> Supplied data
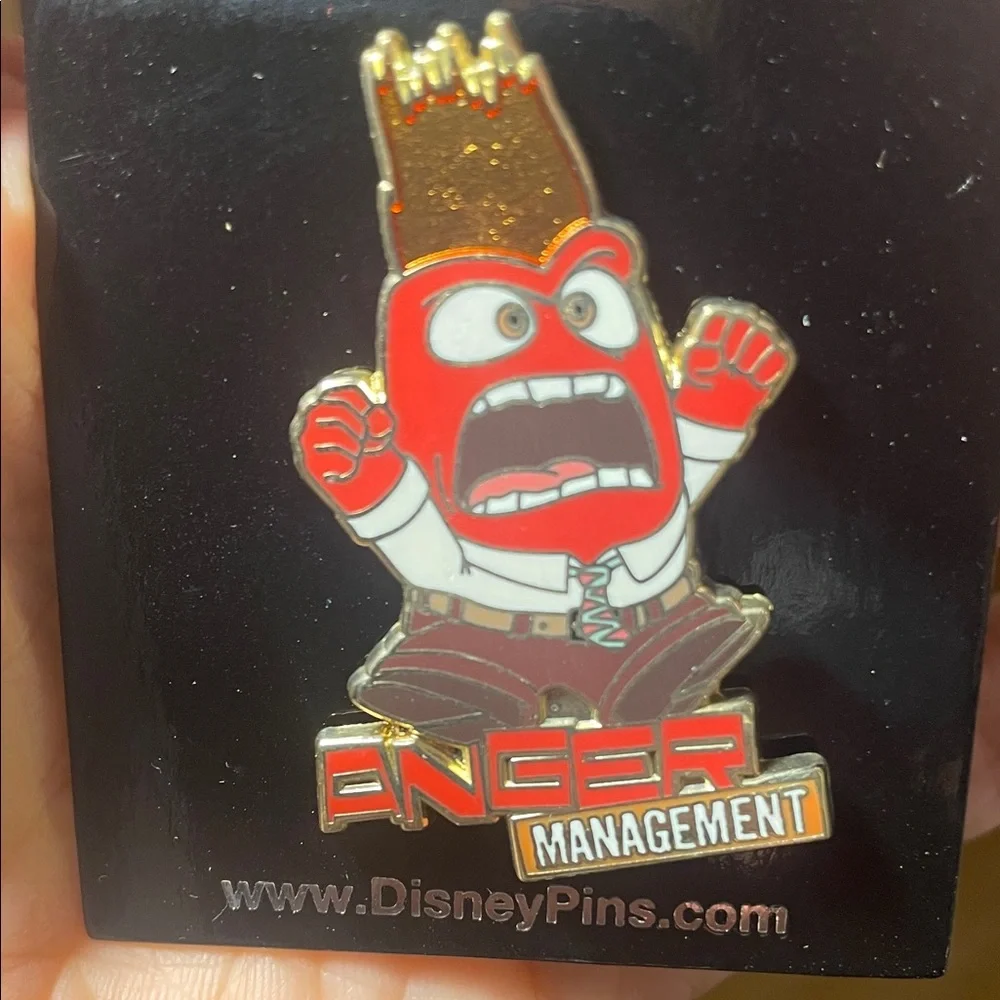 Disney Inside Out Anger Pin - Red and Gold - Picture 2 of 5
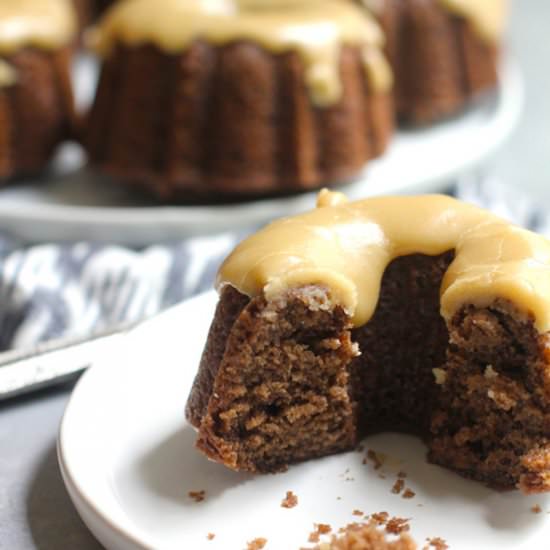 Mini Chocolate Bundt Cakes - Recipe photo by suebeehomemaker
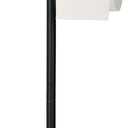 Toilet Paper Holder Stand with Shelf on Top, Black TP Roll Holder Floor Standing, Sturdy Base (Black)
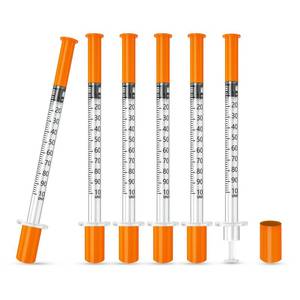 lot 2383 image: 1 mlcc Syringe 30G 516 (8mm) U-100, Individual Package Pack of 30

> Task goal
Copy out every line of the material above exactly, skipping the pictures.

> Written solution
 Disney Inside Out Anger Pin - Red and Gold - Picture 2 of 5
 Mini Chocolate Bundt Cakes - Recipe photo by suebeehomemaker
 Toilet Paper Holder Stand with Shelf on Top, Black TP Roll Holder Floor Standing, Sturdy Base (Black)
 lot 2383 image: 1 mlcc Syringe 30G 516 (8mm) U-100, Individual Package Pack of 30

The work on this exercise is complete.